Ozon adalah gas yang berupa molekul yang terdiri dari tiga atom oksigen (O3). Gas ini berada pada lapisan stratosfer dan berfungsi untuk melindungi bumi dari radiasi sinar ultraviolet yang berasal dari matahari. Sinar ultraviolet dapat menyebabkan aneka penyakit seperti kanker kulit, katarak, dan mengurangi kemampuan sistem kekebalan pada tubuh manusia. Sinar ini juga dapat merusakkan beberapa spesies tanaman, mengurangi daerah untuk tanaman pangan serta mengubah pola keikliman dunia.[76]
Mengenai penyebab menipisnya lapisan ozon, penelitian mutakhir menunjukkan bahwa pesawat supersonic dan senjata nuklir merupakan dua dari beberapa sebab menipisnya lapisan ozon. Selain itu juga Chlouroflourocarbon yakni gas yang berasal dari bahan untuk pendinginan dan penyemprotan aerosol merupakan gas yang menyebabkan menipisnya lapisan ozon.[77] Menurut laporan dari environment and development kit, dalam sepuluh tahun terakhir ini, lapisan ozon telah menipis 4 sampai 8 persen.[78] Sangat disayangkan apabila manusia tidak menyadari keberadaan ini. Bukan tidak mungkin, kalau lapisan ozon sudah sangat tipis maka kehidupan di bumi akan menjadi punah.

4.1.4        Penebangan Hutan

Hutan merupakan paru-paru dunia. Itulah slogan klasik yang sampai saat ini masih dihafal dan dipahami oleh hampir semua orang. Slogan ini rupanya hanya merupakan sederetan kata yang tak pernah dipahami secara praksis oleh manusia jaman sekarang. Dikatakan demikian karena saat ini lahan hutan sudah berkurang, entah akibat keserakahan manusia maupun karena proses alami.
Ada dua gejala yang memperburuk keadaan hutan di bumi yakni deforestasi dan desertifikasi.[79] Gejala deforestrasi adalah gejala pengurangan hutan yang menutupi permukaan bumi akibat penebangan untuk berbagai kebutuhan manusia dan industrialisasi. Hutan tropis di dunia, lebih separuhnya telah hilang sejak tahun 1950. Penelitian terbaru membuktikan bahwa daerah seluas Selandia Baru rusak setiap tahunnya.[80] Jumlah hutan luas menyusut. Akibatnya jumlah lahan kritis bertambah. Dampak lebih lanjut adalah terjadinya erosi karena tidak ada lagi penahan dan peresap hujan.
Sedangkan gejala desertifikasi adalah suatu proses alami menuju penggurunan permukaan bumi. Gejala ini timbul karena berbagai sebab, antara lain penebangan hutan untuk lahan penggembalaan dan pertanian. Bila kedua gejala ini tidak diperhatikan secara serius, maka bumi akan kehilangan penadah dan peresap hujan, sehingga mudah longsor. Selain itu juga bumi akan kehilangan pepohonan yang bisa menyerap gas karbondioksida.

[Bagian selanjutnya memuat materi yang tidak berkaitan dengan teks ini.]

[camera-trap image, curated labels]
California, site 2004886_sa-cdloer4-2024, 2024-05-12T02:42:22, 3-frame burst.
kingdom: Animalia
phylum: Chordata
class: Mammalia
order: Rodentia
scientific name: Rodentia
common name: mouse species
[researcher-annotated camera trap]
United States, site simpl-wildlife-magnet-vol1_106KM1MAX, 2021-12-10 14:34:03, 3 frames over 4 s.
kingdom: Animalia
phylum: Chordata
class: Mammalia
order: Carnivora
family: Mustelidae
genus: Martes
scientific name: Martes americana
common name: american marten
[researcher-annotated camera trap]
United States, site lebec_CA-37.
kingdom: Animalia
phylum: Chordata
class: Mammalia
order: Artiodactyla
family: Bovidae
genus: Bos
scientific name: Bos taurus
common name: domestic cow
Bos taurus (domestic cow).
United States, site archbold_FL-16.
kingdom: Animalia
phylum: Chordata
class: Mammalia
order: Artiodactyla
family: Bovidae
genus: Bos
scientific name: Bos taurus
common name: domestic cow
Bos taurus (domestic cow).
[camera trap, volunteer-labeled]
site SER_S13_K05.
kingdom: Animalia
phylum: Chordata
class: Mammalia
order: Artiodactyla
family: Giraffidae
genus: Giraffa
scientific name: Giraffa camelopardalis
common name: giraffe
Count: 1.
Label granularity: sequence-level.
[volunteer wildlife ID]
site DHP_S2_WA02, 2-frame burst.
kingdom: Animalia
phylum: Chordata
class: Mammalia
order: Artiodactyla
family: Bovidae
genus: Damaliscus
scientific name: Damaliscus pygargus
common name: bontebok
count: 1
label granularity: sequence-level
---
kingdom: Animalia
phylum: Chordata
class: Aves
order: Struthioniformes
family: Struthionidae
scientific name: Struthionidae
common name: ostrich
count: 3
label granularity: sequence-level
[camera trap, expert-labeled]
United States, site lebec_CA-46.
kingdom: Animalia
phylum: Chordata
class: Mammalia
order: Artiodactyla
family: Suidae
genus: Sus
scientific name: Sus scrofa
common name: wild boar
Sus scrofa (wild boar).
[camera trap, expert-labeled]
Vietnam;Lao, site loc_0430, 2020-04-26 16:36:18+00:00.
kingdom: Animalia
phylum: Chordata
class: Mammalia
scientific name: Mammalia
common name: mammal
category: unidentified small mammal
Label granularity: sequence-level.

4.1.5        Pencemaran Lingkungan/ polusi

Lingkungan/alam tempat di mana manusia dan unsur-unsur kosmos berada dibentuk oleh banyak zat. Zat-zat tersebut bereaksi satu dengan yang lainnya dan menyediakan suatu kondisi atau keadaan yang nyaman bagi manusia dan organisme lainnya untuk tetap hidup dalam lingkungannya. Suatu lingkungan dikatakan tercemar apabila konsentrasi zat-zat yang terdapat dalam lingkungan tersebut sudah melebihi ambang batas kemampuan manusia dan makhluk hidup lainnya untuk mengadakan metabolisme secara normal.[81]
Ada tiga bentuk pencemaran yang kini kian menggerogoti kosmos yakni pencemaran udara, pencemaran air dan pencemaran tanah.[82] Pencemaran udara disebabkan oleh bertambahnya gas karbondioksida dan klorofluorkarbon di atmosfir. Kedua gas ini banyak dihasilkan oleh industri-industri dan gas kendaraan bermotor serta pembakaran hutan dan sampah yang tidak teratur. Akibat dari pencemaran udara ini ialah berpengaruh besar pada menipisnya lapisan ozon dan juga mempertinggi kemungkinan terjadinya pemanasan global.
Polusi air terjadi karena pembuangan sampah dan limbah industri ke sungai atau laut. Saat ini, samudera-samudera di dunia yang memiliki banyak fungsi seperti pengatur iklim bumi, yang dapat disuling menjadi air tawar, yang dapat memberikan 100 juta ton makanan dari laut setiap tahunnya, yang kaya akan garam mineral, kini sedang dicemari. Penyebab pencemaran ini ialah pembuangan zat beracun dari industri, pembuangan limbah/kotoran dari daerah perkotaan, penggunaan pestisida, pupuk buatan serta penerapan metode pertanian modern. [83] Banyak air tanah juga sekarang terpolusi oleh bahan kimia organik dan nonorganik atau sampah radioaktif yang kini kian bertambah. Air tanah yang tercemar akan menyebabkan kanker, hati dan buah pinggang serta menyebabkan kerusakan pada sistem saraf sentral. Cukup disayangkan karena air tanah yang telah tercemar tidak berbau, tidak berwarna dan tidak terasa.[84]
Selain air dan udara, tanah juga mengalami pencemaran. Pencemaran tanah disebabkan oleh penguburan limbah industri, sampah-sampah, pembuangan timah hitam dari mobil serta penggunaan pupuk, pestisida dan herbisida yang tidak ramah lingkungan. Hal ini menyebabkan tanah menjadi tidak subur dan tandus. Akibatnya banyak tumbuhan dan hewan tertentu yang hidup dalam tanah menjadi mati dan bahkan terarah kepada kepunahan. 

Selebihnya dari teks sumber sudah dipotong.